Task prompt
Please copy the passage of the forum thread on URL validation starting at "It validates based" and ending at "nodes (i.e. node1.node2.node3)", keeping every word and character unchanged.

Extract provided
I'm looking for a decent regex to match a URL (a full URL with scheme, domain, path etc.) I would normally use filter_var but I can't in this case as I have to support PHP<5.2!

I've searched the web but can't find anything that I'm confident will be fool-proof, and all I can find on SO is people saying to use filter_var.

Does anybody have a regex that they use for this?

My code (just so you can see what I'm trying to achieve):

function validate_url($url){
    if (function_exists('filter_var')){
        return filter_var($url, FILTER_VALIDATE_URL);
        }
    return preg_match(REGEX_HERE, $url);
    }

Solution 1:

I have created a solution for validating the domain. While it does not specifically cover the entire URL, it is very detailed and specific. The question you need to ask yourself is, "Why am I validating a domain?" If it is to see if the domain actually could exist, then you need to confirm the domain (including valid TLDs). The problem is, too many developers take the shortcut of ([a-z]{2,4}) and call it good. If you think along these lines, then why call it URL validation? It's not. It's just passing the URL through a regex.

I have an open source class that will allow you to validate the domain not only using the single source for TLD management (iana.org), but it will also validate the domain via DNS records to make sure it actually exists. The DNS validating is optional, but the domain will be specifically valid based on TLD.

For example: example.ay is NOT a valid domain as the .ay TLD is invalid. But using the regex posted here ([a-z]{2,4}), it would pass. I have an affinity for quality. I try to express that in the code I write. Others may not really care. So if you want to simply "check" the URL, you can use the examples listed in these responses. If you actually want to validate the domain in the URL, you can have at the class I created to do just that. It can be downloaded at: http://code.google.com/p/blogchuck/source/browse/trunk/domains.php

It validates based on the RFCs that "govern" (using the term loosely) what determines a valid domain. In a nutshell, here is what the domains class will do: Basic rules of the domain validation

  • must be at least one character long
  • must start with a letter or number
  • contains letters, numbers, and hyphens
  • must end in a letter or number
  • may contain multiple nodes (i.e. node1.node2.node3)
  • each node can only be 63 characters long max
  • total domain name can only be 255 characters long max
  • must end in a valid TLD
  • can be an IP4 address

It will also download a copy of the master TLD file iana.org only after checking your local copy. If your local copy is outdated by 30 days, it will download a new copy. The TLDs in the file will be used in the REGEX to validate the TLD in the domain you are validating. This prevents the .ay (and other invalid TLDs) from passing validation.

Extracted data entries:
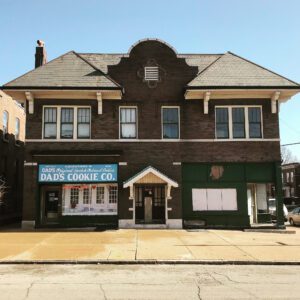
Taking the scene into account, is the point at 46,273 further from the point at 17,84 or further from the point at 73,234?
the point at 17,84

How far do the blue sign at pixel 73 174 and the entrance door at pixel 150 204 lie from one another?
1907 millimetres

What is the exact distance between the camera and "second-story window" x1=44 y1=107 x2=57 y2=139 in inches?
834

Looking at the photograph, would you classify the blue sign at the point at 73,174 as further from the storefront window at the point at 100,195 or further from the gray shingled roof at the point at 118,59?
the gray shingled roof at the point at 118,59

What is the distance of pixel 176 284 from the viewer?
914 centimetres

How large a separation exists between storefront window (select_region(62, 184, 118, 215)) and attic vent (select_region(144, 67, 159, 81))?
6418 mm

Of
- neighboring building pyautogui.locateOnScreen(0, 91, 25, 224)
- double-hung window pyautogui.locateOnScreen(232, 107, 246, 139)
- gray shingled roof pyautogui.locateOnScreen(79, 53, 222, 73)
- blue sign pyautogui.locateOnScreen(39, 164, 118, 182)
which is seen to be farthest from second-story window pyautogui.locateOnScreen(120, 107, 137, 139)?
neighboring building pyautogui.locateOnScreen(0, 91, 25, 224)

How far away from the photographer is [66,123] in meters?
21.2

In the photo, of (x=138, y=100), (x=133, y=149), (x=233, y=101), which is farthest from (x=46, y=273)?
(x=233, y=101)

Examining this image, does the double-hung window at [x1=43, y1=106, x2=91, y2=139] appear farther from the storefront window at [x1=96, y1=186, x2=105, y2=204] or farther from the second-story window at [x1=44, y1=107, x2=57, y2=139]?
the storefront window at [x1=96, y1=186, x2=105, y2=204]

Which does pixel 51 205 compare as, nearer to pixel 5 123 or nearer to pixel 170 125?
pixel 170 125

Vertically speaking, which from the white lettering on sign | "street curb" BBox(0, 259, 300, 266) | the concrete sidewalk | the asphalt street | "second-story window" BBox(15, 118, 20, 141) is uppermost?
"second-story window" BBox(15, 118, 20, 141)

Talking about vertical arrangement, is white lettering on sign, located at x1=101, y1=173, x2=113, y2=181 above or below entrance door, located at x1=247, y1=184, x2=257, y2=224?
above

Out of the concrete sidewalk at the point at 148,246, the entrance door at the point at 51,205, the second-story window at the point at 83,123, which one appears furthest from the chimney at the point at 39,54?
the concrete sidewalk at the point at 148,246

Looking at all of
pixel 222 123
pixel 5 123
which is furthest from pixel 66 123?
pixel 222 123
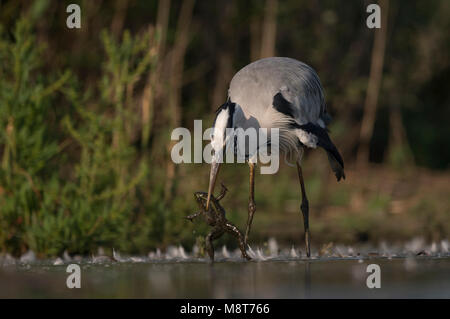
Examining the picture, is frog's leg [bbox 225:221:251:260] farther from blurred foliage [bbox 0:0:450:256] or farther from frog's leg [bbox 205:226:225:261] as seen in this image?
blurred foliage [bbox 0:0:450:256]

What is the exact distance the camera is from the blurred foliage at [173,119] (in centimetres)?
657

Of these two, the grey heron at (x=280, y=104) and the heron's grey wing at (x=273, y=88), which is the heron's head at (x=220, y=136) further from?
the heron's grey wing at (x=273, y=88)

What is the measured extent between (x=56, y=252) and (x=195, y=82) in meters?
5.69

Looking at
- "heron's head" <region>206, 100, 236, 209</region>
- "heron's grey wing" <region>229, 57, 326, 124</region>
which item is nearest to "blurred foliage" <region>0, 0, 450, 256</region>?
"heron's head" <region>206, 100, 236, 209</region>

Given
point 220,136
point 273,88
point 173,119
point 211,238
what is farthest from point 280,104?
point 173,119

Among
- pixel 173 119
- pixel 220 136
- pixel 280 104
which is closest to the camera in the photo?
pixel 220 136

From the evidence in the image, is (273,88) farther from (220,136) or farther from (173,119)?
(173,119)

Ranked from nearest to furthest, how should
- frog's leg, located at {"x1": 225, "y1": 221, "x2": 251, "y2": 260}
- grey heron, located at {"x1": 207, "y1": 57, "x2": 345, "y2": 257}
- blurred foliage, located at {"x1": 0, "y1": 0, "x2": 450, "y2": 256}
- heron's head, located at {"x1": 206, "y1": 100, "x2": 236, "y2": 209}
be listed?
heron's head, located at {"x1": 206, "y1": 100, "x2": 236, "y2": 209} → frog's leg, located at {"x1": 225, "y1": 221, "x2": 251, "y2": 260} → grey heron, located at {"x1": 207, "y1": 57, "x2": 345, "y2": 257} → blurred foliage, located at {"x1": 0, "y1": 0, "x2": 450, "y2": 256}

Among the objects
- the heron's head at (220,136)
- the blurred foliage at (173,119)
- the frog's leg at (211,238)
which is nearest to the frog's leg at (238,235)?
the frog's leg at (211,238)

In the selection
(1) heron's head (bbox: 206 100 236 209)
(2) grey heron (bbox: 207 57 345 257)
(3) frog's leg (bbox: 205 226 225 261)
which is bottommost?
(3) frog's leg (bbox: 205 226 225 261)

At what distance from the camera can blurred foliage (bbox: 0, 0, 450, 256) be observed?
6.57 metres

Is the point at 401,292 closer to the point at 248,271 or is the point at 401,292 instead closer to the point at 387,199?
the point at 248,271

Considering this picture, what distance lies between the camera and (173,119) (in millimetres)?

Result for this exercise
It validates based on the RFCs that "govern" (using the term loosely) what determines a valid domain. In a nutshell, here is what the domains class will do: Basic rules of the domain validation

  • must be at least one character long
  • must start with a letter or number
  • contains letters, numbers, and hyphens
  • must end in a letter or number
  • may contain multiple nodes (i.e. node1.node2.node3)